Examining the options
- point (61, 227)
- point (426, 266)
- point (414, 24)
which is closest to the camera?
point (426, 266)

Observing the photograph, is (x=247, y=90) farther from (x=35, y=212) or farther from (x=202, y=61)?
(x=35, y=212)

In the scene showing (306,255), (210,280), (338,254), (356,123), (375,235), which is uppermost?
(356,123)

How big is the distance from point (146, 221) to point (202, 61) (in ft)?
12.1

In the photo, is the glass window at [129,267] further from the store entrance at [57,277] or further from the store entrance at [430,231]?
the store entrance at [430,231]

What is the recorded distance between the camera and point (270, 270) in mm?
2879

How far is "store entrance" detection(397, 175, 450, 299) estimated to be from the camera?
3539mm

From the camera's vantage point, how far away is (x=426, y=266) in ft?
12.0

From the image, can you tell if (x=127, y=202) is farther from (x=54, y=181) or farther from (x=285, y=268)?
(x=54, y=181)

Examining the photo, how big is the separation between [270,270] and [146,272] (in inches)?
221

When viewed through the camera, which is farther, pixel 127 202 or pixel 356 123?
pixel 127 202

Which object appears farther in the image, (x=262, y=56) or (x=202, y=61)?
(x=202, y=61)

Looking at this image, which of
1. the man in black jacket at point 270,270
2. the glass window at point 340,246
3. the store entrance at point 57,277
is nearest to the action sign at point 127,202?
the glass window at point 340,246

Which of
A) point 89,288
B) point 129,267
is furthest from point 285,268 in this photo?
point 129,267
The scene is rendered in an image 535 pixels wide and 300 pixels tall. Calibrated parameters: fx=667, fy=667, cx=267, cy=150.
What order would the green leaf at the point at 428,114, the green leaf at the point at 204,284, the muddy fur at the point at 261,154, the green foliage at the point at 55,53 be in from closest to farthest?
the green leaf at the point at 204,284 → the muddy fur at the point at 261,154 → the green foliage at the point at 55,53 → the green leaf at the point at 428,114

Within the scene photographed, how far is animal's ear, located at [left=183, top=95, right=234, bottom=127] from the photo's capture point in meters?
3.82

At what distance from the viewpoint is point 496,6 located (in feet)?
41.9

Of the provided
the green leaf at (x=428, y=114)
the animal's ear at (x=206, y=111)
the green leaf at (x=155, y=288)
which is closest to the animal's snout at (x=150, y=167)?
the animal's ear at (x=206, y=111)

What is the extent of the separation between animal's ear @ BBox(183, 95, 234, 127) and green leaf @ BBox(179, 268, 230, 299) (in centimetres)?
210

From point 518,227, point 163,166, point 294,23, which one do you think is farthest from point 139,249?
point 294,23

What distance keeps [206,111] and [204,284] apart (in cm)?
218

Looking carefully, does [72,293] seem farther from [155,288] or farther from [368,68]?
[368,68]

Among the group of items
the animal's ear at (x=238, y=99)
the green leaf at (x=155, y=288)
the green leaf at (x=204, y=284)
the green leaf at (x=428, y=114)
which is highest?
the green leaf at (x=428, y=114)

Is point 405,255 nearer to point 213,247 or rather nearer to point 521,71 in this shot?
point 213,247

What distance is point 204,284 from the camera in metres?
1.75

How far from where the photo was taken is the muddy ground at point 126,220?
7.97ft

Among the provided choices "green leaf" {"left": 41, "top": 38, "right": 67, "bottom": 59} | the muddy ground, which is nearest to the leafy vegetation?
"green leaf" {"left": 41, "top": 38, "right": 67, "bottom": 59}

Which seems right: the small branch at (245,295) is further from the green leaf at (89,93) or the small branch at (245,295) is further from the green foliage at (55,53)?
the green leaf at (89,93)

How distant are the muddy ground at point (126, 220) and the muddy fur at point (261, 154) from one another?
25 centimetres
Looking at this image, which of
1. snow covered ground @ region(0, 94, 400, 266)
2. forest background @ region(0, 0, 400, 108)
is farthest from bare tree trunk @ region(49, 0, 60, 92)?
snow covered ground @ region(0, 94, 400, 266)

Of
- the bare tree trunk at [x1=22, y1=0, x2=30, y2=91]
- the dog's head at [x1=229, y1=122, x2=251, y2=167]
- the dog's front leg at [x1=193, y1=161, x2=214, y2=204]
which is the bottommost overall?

________

Exercise requirements: Pick out and copy every line of the items above that contains the word "camera". Case counts.

Solution for this exercise:
which is closest to the camera?
What is the recorded distance between the camera and point (270, 270) in mm?
How far is "store entrance" detection(397, 175, 450, 299) estimated to be from the camera?
From the camera's vantage point, how far away is (x=426, y=266) in ft?
When viewed through the camera, which is farther, pixel 127 202 or pixel 356 123?
What distance is point 204,284 from the camera in metres?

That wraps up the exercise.